### Problems and tasks:
A) In the Holleford impact structure text, how far north of Kingston is the structure located?
B) Change "farms" to "orchards" in the Holleford impact structure text, starting with "Holleford RASC GA" and going on through "m (Beals 1960).".
C) Write the next part of the text on the Holleford impact structure, picking up after its final sentence.

### Source text:
Holleford RASC GA Tour



  • Type: Simple
  • AGE(ma): 550 ±100 a
  • Diameter: 2.35 km
  • Location: Ontario, Canada N 44° 28′ W 76° 38′
  • Shock Metamorphism: PDF in quartz grains (Robertson, Bunch, 1968)

a Dating Method: Geological – estimated to be in the latest Proterozoic or earliest Paleozoic times (Grieve 2006).

The Holleford Impact Structure is located 27 kilometres north of Kingston and 132 kilometres south-west of Ottawa in southern Ontario. Confirmation of the structure as an impact site dates only to the mid-1950’s. Several farms had been maintained at the site and the in the recent past aircraft have been flying overhead without anyone noticing that this may be an “unusual” structure. This is not surprising as the depth of the structure is only ~ 30 m (Beals 1960).

A systematic study of 200,000 aerial photographs of areas of the Canadian Shield was commenced in the early 1950’s when the Pingualuit Crater (formerly Chubb and then New Quebec) and the Brent Crater were confirmed as impact structures. As a result, Holleford was identified as a “structure of interest”. Over the years since that search, scientists have pieced together much of the Holleford Structure’s geological history (UNB 2003)


(Airphoto A1161-43) First identification of the feature was a result of a 1955 study of 200,000 aerial photographs of areas of the Canadian Shield conducted by the Dominion Observatory under the direction of Dr. Carlyle S. Beals, the Dominion Astronomer at the time.

### Extracted material:
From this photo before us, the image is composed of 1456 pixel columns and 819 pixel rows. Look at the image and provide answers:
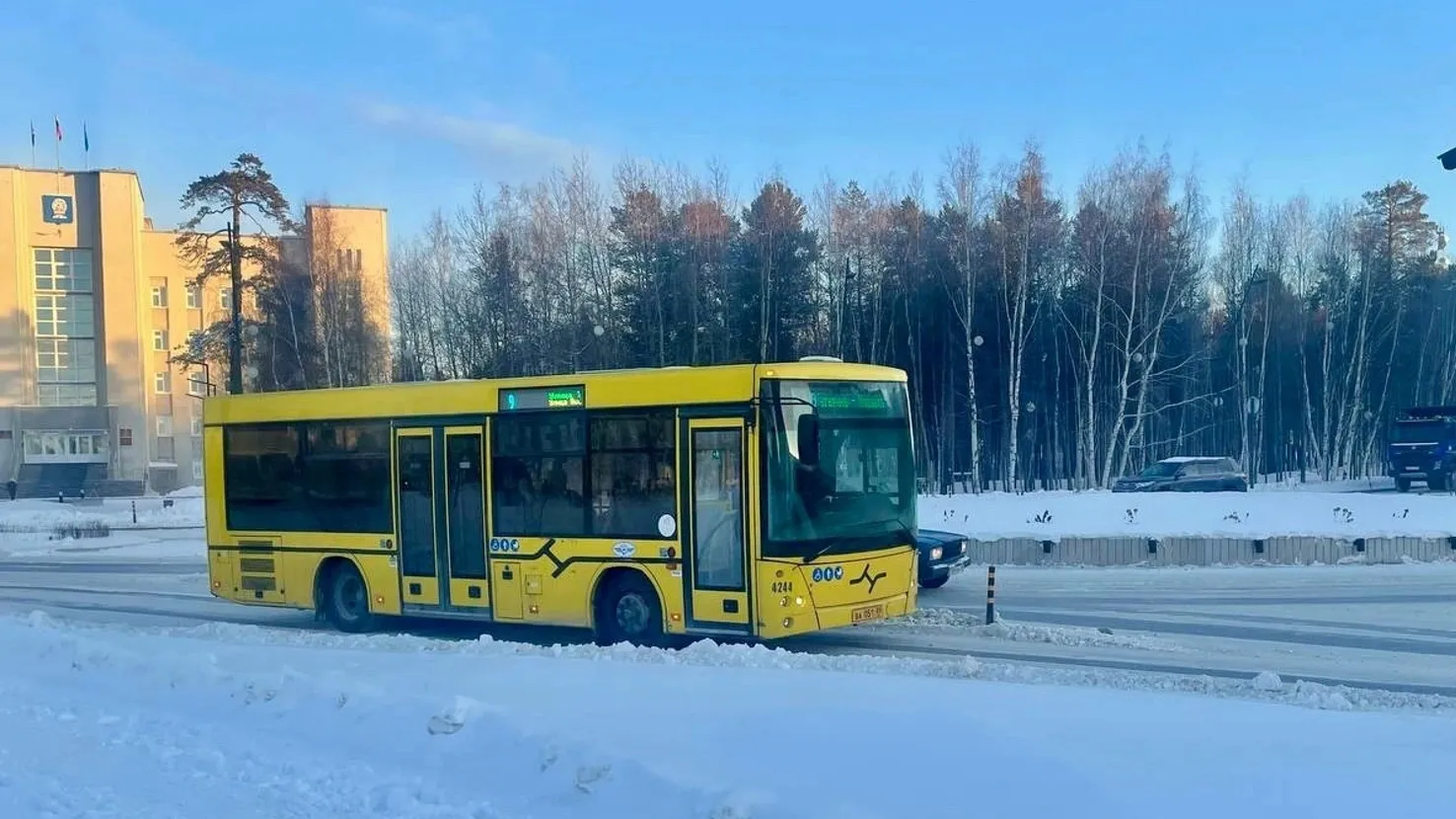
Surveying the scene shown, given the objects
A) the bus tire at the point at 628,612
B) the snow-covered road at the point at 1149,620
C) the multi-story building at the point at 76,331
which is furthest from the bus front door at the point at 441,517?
the multi-story building at the point at 76,331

### Solved problems:
A) 27 kilometres

B)
Holleford RASC GA Tour



  • Type: Simple
  • AGE(ma): 550 ±100 a
  • Diameter: 2.35 km
  • Location: Ontario, Canada N 44° 28′ W 76° 38′
  • Shock Metamorphism: PDF in quartz grains (Robertson, Bunch, 1968)

a Dating Method: Geological – estimated to be in the latest Proterozoic or earliest Paleozoic times (Grieve 2006).

The Holleford Impact Structure is located 27 kilometres north of Kingston and 132 kilometres south-west of Ottawa in southern Ontario. Confirmation of the structure as an impact site dates only to the mid-1950’s. Several orchards had been maintained at the site and the in the recent past aircraft have been flying overhead without anyone noticing that this may be an “unusual” structure. This is not surprising as the depth of the structure is only ~ 30 m (Beals 1960).

C)
Profile of the Holleford Crater as reconstructed from drill-hole and surface observations. It will be seen that the original crater surface dips nearly 800 feet below plain level, while the zone of fractured rock extends to an estimated depth of about 2,400 feet. The estimate of breccia depth at the centre depends on theoretical considerations advanced by J.A. Rothenberg.



THE HOLLEFORD CRATER – A meteorite travelling 55,000 kilometres per hour (15.3 kilometres per second) smashed into the earth here eons ago, blasting a hole 244 metres deep and 2.5 kilometres wide. Aerial photographs revealed the crater in 1955, and since then scientists have pieced together much of its geological history. Analysis of drill samples suggest that the meteorite struck in the late Precambrian or early Cambrian period (between 450 and 650 million years ago). At first the depression filled with water, becoming a circular lake. Later, Palaeozoic seas swept in sediments, filling the crater to its present depth of about 30 metres. The explosive impact of the meteorite (estimated to have been only 90 metres in diameter) is still evident in the hundreds of feet of shattered rock that drilling has detected beneath the original crater floor.